▶ [À COMPLÉTER]:
1. D'après le texte sur les codes de comportement, quelle certification un éditeur de livre peut-il exiger d'un imprimeur avant d'accepter de travailler avec lui ?
2. Poursuivez le texte sur les codes de comportement à partir de sa dernière phrase.

▶ [EXTRAIT DU TEXTE]:
=-=-=-=-=

Les codes de comportement, similairement à la loi, sont de nature écrite. Il serait théorique possible d’envisager des codes non écrits, mais alors sur le plan conceptuel et de l’application, les codes moraux non écrits se distinguent peu de l’éthique. Mais alors la peine subie pour avoir enfreint à un code de comportement n’est pas liée à une autorité souveraine et peut considérablement variée entre, par exemple, l’expulsion d’une association, un boycottage de ses produits ou des démissions de masse. Les codes représentent des nuances entre loi et éthique qui sont parfois ambigües. Les conséquences de les enfreindre peuvent être tout aussi fatales pour une entreprise, mais elle ne découle toujours pas d’un besoin affiché par les autorités publiques de sanctionner par la saisie des avoirs et l’interdiction des activités (à quoi il faut inclure le séjour en prison). Les codes n’ont très souvent pas d’autorité judiciaire distincte (quoique les codes peuvent dans certaines circonstances être introduits dans un procès, par exemple, portant sur une terminaison contestée d’emploi). Du fait de l’absence générale de tribunaux rigoureux, il peut exister autour des codes une plus grande liberté d’interprétation. Il y a en ce sens une plus grande agence, soit une plus grande possibilité d’ignorer la contrainte. Un éditeur de livre peut refuser de travailler avec un imprimeur qui n’avait pas la certification FSC. Cela ne lui attirera pas de sanctions légales autres peut-être que de se voir exclu d’un programme de financement gouvernemental.

=-=-=-=-=

▶ [DONNÉES PRÉSENTÉES]:
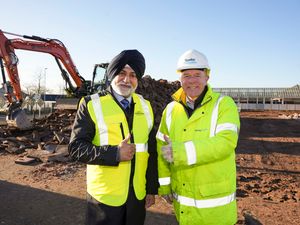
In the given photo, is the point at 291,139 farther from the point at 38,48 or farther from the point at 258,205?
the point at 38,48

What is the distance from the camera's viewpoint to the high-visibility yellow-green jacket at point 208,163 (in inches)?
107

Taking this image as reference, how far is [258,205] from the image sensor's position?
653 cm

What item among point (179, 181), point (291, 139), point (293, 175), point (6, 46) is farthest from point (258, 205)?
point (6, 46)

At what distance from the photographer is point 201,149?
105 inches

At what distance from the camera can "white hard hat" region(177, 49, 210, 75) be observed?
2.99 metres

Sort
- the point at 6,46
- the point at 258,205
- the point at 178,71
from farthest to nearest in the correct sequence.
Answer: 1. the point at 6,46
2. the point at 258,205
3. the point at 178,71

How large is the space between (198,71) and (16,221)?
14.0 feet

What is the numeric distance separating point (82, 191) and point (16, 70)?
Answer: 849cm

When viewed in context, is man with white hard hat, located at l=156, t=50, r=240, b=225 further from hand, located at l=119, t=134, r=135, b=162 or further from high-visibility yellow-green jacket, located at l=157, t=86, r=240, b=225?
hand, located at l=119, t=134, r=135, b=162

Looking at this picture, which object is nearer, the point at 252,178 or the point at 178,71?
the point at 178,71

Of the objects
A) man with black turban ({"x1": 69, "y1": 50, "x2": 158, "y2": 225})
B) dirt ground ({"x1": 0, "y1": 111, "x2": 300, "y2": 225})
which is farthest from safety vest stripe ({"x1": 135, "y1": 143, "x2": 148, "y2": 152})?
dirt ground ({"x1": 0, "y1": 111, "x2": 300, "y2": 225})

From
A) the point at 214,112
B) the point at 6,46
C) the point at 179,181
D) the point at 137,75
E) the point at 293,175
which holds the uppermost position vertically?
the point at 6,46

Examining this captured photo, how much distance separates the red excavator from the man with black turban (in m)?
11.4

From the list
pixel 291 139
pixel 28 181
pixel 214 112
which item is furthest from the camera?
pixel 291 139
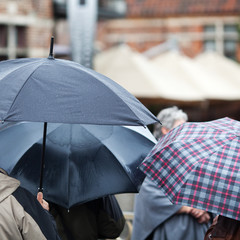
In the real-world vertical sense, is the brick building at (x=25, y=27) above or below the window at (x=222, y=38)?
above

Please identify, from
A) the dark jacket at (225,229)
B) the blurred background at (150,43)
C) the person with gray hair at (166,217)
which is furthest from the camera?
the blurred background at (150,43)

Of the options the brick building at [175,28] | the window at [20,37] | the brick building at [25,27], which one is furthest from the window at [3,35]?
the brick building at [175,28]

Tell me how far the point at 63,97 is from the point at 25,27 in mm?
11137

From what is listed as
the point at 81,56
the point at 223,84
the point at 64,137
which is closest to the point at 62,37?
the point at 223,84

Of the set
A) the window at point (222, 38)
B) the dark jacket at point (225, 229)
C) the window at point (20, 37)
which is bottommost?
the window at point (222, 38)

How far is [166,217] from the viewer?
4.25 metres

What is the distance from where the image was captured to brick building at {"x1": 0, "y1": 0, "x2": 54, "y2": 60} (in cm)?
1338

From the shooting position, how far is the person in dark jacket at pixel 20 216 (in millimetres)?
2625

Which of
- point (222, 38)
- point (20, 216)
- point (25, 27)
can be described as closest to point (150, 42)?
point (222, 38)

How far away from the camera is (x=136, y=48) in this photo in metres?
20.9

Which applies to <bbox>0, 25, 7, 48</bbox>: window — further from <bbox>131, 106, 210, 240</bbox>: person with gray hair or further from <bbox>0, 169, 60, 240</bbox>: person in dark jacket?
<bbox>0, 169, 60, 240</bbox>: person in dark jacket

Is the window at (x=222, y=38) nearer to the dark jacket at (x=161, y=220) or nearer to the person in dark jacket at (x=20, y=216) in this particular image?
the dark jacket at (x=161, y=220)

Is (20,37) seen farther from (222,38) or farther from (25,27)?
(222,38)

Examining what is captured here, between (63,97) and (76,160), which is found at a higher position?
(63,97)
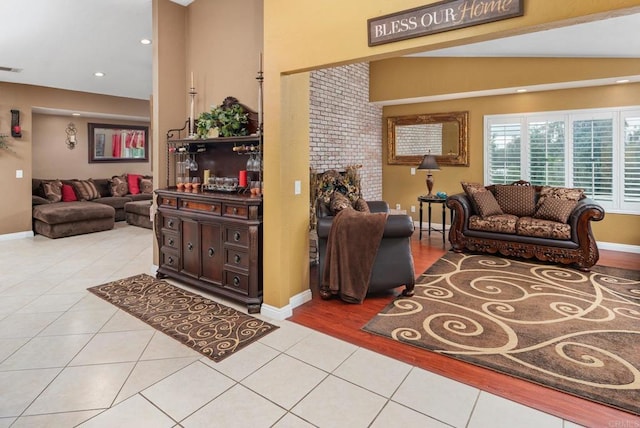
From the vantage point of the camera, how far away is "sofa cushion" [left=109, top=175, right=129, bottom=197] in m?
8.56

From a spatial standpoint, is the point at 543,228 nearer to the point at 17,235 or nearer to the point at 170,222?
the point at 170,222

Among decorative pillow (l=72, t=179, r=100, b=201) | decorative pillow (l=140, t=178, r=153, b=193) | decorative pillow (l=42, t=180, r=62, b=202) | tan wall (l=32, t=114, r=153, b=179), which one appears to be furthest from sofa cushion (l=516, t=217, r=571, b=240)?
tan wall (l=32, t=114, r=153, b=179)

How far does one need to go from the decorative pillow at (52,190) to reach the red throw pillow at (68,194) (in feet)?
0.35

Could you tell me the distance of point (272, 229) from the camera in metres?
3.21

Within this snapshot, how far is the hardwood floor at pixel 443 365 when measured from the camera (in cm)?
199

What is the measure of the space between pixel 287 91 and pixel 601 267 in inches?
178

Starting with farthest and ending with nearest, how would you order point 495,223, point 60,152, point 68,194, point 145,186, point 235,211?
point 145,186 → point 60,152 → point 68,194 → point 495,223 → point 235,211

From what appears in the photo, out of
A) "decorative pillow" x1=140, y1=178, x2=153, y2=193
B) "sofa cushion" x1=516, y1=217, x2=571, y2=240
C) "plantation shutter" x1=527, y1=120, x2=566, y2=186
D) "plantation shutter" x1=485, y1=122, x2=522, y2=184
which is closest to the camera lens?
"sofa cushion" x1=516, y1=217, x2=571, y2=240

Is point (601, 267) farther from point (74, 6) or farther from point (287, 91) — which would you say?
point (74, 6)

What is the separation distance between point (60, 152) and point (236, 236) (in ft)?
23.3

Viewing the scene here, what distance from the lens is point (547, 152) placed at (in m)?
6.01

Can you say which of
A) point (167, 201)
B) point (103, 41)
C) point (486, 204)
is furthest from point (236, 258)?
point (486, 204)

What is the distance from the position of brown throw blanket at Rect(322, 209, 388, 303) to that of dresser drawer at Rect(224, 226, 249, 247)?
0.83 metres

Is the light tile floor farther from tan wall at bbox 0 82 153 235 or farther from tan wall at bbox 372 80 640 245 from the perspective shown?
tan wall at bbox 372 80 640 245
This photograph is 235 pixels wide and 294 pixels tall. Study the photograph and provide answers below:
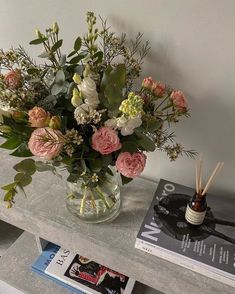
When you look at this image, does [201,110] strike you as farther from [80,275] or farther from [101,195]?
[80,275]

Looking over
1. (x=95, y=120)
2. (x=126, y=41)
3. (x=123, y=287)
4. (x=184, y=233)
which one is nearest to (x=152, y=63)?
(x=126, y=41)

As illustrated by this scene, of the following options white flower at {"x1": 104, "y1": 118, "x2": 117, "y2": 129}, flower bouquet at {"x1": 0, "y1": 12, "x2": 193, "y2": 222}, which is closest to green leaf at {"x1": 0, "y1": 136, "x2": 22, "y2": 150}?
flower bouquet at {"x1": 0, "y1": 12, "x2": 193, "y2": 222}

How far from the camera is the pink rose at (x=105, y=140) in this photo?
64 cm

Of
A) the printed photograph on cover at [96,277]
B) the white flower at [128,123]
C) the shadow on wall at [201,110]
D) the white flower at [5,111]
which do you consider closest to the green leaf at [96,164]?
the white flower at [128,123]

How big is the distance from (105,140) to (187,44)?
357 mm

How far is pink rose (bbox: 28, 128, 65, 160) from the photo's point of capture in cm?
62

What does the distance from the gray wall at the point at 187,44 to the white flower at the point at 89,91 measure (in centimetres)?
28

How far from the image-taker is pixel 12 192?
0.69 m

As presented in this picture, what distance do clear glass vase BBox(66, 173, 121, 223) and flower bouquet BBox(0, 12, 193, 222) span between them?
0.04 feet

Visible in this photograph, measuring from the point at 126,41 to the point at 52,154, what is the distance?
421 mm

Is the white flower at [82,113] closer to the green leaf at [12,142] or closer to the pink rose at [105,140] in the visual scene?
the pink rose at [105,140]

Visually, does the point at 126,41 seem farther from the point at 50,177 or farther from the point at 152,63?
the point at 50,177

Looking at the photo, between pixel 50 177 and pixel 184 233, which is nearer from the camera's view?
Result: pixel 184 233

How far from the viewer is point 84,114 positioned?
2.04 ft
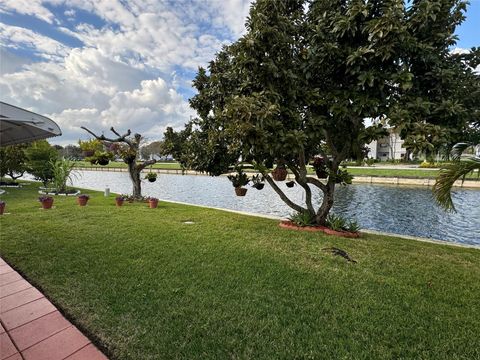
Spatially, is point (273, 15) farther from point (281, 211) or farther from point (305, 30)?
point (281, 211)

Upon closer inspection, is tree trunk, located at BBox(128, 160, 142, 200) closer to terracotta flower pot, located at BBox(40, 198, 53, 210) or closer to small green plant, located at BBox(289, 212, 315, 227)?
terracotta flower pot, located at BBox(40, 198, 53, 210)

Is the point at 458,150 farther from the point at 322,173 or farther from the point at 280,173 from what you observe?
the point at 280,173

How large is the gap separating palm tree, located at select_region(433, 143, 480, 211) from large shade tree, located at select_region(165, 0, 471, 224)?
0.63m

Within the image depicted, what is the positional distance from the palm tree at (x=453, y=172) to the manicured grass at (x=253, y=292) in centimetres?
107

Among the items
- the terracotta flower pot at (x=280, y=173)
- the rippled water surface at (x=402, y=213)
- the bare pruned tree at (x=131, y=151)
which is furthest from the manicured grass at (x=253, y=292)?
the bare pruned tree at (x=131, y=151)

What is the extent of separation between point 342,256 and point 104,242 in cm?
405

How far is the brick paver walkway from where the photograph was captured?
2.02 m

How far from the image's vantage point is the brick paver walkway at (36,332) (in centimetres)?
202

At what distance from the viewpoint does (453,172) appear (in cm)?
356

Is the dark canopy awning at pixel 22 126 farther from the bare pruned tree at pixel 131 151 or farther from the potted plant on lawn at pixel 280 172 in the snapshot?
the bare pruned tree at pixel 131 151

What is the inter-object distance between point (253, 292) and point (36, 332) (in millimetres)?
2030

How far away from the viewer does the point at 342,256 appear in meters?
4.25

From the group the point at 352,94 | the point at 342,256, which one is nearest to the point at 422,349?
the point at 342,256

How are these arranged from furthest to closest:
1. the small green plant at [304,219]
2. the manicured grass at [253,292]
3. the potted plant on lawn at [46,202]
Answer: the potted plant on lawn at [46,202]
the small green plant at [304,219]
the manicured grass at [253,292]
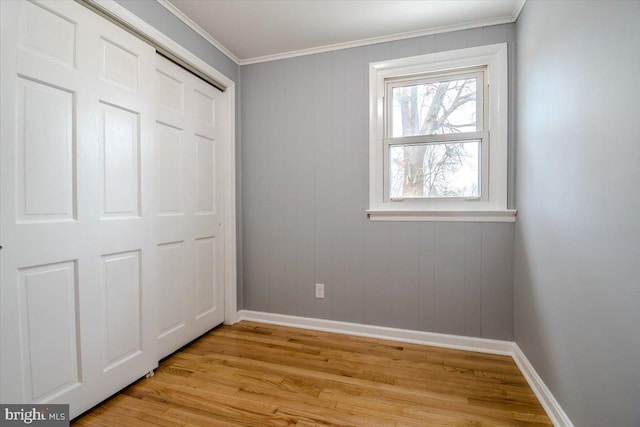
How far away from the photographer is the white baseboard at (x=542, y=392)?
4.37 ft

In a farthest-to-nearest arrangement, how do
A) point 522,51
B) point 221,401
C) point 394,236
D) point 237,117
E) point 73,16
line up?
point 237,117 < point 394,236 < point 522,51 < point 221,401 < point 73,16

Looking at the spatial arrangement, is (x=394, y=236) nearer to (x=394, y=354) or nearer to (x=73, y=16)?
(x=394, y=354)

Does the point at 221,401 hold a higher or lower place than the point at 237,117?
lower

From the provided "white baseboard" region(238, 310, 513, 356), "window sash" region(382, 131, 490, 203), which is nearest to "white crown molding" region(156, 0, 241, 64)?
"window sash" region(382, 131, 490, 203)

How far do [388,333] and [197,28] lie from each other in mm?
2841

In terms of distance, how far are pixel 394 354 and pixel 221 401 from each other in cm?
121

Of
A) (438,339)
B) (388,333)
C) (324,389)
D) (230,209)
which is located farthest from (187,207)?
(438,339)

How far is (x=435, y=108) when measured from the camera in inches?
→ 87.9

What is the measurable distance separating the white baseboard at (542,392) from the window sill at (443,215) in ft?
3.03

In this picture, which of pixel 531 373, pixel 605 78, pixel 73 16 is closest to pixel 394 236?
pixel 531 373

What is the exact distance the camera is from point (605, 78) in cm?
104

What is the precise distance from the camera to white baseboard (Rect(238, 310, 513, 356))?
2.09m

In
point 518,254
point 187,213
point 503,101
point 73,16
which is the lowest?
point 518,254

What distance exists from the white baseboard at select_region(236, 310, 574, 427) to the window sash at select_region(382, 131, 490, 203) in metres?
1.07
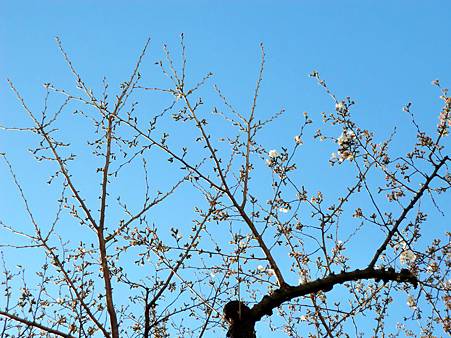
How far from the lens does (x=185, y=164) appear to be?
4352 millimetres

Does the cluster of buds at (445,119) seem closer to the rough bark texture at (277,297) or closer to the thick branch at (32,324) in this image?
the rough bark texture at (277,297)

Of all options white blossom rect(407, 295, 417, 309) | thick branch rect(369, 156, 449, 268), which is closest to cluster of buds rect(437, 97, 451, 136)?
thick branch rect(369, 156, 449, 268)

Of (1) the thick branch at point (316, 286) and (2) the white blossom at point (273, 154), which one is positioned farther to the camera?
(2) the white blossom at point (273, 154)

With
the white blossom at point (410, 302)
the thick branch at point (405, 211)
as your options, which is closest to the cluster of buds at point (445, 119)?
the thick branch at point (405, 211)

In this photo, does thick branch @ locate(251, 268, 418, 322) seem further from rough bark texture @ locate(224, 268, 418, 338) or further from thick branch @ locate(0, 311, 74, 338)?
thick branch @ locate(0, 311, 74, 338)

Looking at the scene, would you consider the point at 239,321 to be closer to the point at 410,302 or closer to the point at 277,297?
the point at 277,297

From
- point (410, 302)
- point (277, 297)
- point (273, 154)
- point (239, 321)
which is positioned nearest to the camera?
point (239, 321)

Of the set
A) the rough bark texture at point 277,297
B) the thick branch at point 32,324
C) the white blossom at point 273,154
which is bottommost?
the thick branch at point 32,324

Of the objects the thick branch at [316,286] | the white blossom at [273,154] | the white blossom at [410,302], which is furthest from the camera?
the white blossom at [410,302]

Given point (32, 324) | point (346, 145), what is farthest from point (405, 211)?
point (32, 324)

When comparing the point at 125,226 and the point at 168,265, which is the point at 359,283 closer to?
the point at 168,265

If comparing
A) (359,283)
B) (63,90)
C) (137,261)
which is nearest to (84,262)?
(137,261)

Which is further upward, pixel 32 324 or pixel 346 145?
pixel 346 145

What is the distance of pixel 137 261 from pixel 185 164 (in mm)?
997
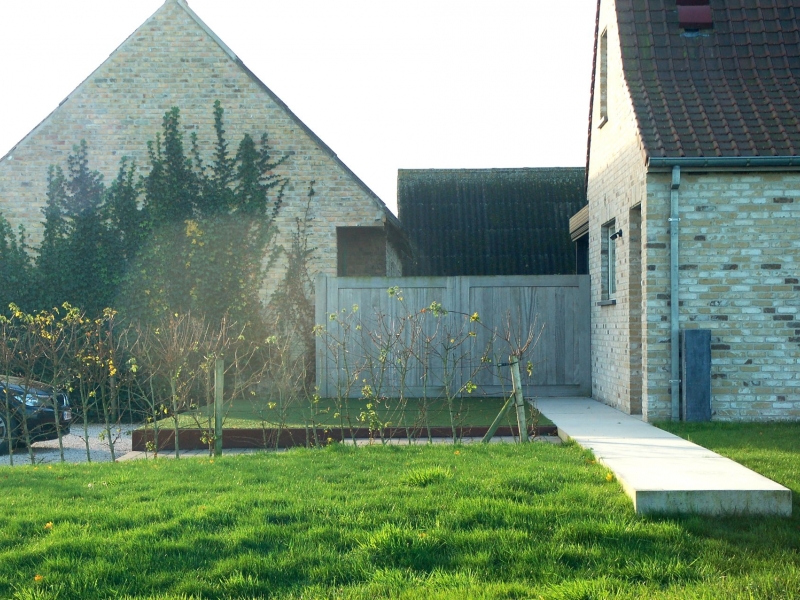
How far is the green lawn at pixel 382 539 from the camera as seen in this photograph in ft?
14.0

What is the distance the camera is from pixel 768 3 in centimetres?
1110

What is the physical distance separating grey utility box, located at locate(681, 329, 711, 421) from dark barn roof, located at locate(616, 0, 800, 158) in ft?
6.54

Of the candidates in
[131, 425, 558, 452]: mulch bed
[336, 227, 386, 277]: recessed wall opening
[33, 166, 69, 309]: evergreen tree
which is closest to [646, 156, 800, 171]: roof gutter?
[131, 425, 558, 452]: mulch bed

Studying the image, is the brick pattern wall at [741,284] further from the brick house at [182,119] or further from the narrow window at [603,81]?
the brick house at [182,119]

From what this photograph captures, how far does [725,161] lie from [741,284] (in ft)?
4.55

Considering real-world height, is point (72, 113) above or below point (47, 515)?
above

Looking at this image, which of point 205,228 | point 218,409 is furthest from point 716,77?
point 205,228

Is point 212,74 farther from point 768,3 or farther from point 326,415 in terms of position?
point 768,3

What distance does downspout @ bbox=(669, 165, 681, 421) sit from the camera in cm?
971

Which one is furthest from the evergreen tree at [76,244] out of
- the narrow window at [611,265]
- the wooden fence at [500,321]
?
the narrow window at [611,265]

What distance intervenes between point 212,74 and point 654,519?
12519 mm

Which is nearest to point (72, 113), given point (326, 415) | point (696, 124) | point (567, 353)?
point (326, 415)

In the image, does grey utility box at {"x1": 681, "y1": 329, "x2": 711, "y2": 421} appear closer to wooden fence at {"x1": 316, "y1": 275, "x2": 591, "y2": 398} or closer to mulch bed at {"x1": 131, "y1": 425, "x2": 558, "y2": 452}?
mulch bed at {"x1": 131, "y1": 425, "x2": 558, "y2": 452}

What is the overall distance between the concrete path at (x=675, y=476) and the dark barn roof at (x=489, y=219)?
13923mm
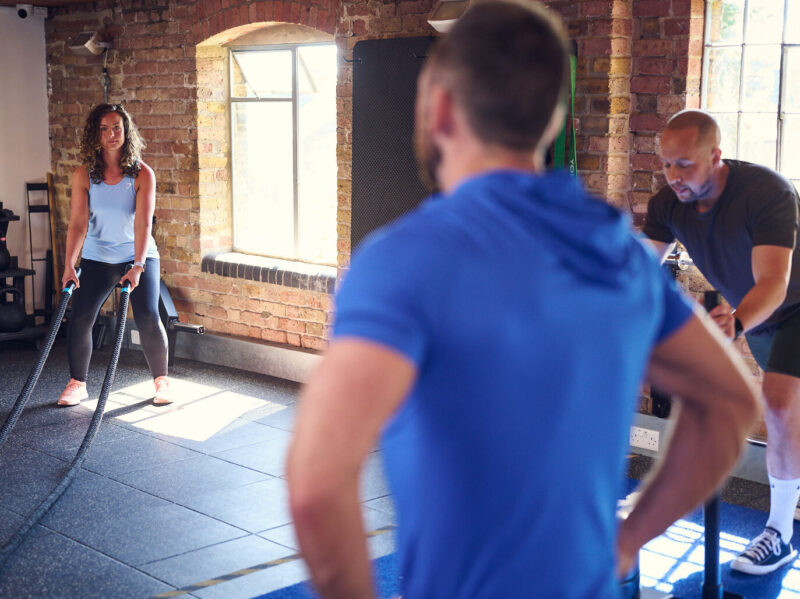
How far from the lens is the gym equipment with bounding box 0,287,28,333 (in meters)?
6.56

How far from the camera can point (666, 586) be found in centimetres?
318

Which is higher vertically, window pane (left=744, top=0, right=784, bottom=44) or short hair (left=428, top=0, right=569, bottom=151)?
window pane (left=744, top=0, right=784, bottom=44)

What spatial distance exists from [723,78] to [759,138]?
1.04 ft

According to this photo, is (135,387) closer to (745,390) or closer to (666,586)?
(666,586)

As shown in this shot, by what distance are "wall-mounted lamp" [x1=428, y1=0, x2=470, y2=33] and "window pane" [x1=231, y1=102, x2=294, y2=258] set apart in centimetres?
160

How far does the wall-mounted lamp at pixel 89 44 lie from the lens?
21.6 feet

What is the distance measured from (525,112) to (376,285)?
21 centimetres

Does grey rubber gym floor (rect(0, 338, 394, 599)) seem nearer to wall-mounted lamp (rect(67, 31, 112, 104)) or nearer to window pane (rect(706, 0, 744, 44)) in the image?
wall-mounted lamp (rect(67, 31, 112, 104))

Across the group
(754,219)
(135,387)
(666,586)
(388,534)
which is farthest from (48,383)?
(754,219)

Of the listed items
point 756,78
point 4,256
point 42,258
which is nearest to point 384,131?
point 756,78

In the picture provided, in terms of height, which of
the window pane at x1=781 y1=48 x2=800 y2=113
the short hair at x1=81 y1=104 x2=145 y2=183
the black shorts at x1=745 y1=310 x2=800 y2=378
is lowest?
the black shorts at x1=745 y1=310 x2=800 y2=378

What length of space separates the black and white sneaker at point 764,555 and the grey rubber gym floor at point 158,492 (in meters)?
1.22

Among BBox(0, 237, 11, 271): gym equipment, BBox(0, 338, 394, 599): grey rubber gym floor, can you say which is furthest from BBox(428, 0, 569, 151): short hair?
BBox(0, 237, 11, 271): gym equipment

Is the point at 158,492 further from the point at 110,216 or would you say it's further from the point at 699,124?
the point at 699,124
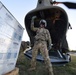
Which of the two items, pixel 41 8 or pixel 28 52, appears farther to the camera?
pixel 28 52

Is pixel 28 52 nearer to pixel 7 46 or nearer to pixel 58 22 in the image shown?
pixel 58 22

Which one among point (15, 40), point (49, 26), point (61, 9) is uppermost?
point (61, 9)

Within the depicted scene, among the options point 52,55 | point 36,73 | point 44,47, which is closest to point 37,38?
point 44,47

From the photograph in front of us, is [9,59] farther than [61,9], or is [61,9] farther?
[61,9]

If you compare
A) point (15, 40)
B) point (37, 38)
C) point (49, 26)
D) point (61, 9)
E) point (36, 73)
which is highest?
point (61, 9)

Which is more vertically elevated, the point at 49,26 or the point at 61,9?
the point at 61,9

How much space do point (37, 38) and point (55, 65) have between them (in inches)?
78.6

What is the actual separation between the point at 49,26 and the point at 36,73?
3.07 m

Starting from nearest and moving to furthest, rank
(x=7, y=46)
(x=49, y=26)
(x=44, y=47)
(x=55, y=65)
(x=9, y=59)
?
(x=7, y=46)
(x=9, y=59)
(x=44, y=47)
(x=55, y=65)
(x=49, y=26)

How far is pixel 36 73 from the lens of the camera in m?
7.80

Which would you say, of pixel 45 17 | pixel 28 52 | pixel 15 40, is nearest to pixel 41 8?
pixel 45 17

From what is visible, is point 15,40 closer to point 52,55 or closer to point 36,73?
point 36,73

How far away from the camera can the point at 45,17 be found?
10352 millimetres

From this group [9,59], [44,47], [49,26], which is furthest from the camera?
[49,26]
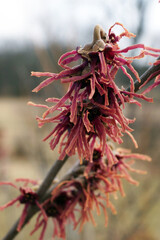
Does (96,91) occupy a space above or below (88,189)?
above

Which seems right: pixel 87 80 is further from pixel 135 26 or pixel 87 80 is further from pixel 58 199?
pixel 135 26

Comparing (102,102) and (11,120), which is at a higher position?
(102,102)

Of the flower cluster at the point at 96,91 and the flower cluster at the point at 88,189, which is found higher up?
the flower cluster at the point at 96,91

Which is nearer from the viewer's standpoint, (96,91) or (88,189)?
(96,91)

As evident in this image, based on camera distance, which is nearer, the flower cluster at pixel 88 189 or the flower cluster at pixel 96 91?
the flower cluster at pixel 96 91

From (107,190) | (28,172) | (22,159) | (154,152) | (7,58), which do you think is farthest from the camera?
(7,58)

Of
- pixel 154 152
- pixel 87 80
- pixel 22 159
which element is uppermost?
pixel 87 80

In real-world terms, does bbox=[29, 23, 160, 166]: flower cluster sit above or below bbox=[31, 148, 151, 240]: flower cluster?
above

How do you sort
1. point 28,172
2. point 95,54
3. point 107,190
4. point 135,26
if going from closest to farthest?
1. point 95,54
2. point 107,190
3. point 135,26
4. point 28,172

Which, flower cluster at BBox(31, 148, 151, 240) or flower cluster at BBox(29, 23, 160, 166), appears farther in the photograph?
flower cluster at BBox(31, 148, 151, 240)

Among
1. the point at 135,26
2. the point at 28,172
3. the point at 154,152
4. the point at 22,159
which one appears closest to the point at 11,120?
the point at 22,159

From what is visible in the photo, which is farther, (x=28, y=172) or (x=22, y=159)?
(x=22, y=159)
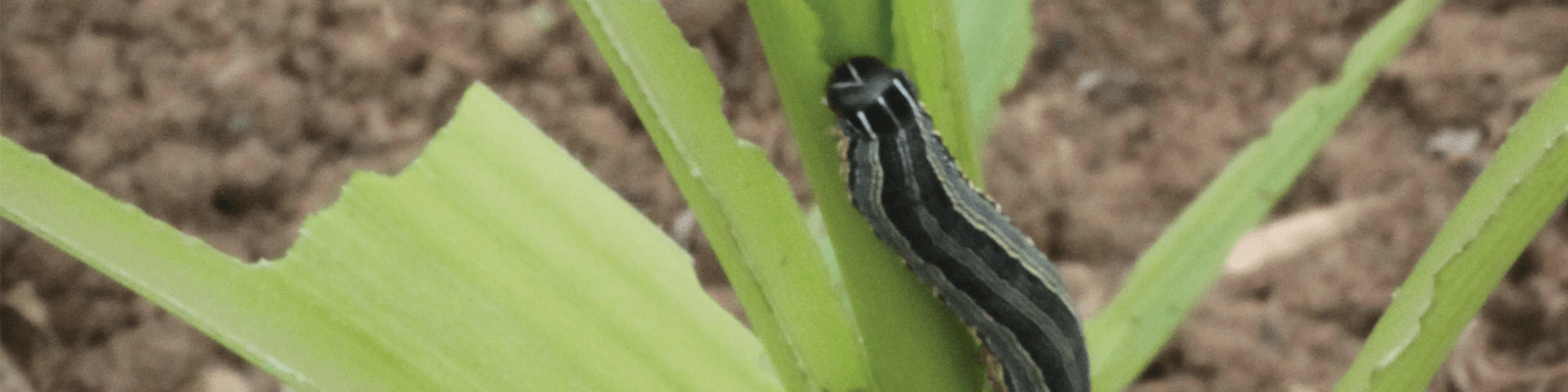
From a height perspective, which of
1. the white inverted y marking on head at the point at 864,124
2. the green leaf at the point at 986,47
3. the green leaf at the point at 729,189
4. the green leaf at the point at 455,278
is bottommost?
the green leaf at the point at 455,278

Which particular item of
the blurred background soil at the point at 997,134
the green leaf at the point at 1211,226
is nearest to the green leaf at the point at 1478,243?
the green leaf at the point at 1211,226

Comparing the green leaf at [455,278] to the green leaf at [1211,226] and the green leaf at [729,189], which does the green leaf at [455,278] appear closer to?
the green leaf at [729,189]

=-=-=-=-=

▶ [CORRIGÉ DE L'EXERCICE]:
1. La certification FSC.

2.
L’éthique est un impératif qui s’impose de soi quelque chose que vous avez à définir dans un rapport particulier à un autre. Vous avez le choix de refuser. L’éthique est encore plus ouverte à l’interprétation parce qu’elle n’a pas, par définition, de forme écrite et fixe. Tout au contraire, l’éthique admet d’emblée qu’il y a un relativisme dans l’application des normes de comportement et qu’il puisse exister plusieurs ‘bons’ moyens de respecter ces dernières. Du fait qu’une préoccupation sociale est gouvernée par l’éthique ne signifie pas qu’il n’y a pas de normes, mais seulement qu’il n’y a pas eu, dans le contexte donné, de processus qui ait codifié le comportement. La préoccupation en question a été jusque-là gouvernée par l’éthique des personnes concernées et, pourvu que cela n’ait pas été dissimulé ou imposé par violence, ces dernières auraient fait un travail acceptable aux yeux de la multitude. Rares sont les décisions qui font l’objet d’un consensus universel, mais pourvu que la chose soit connue, que trop peu s’y opposent ouvertement et que la violence soit absente des interactions autour de la préoccupation, les choix effectués par les personnes concernées sont acceptés. L’absence d’un scandale invalide la pression pour que les législateurs imposent une loi.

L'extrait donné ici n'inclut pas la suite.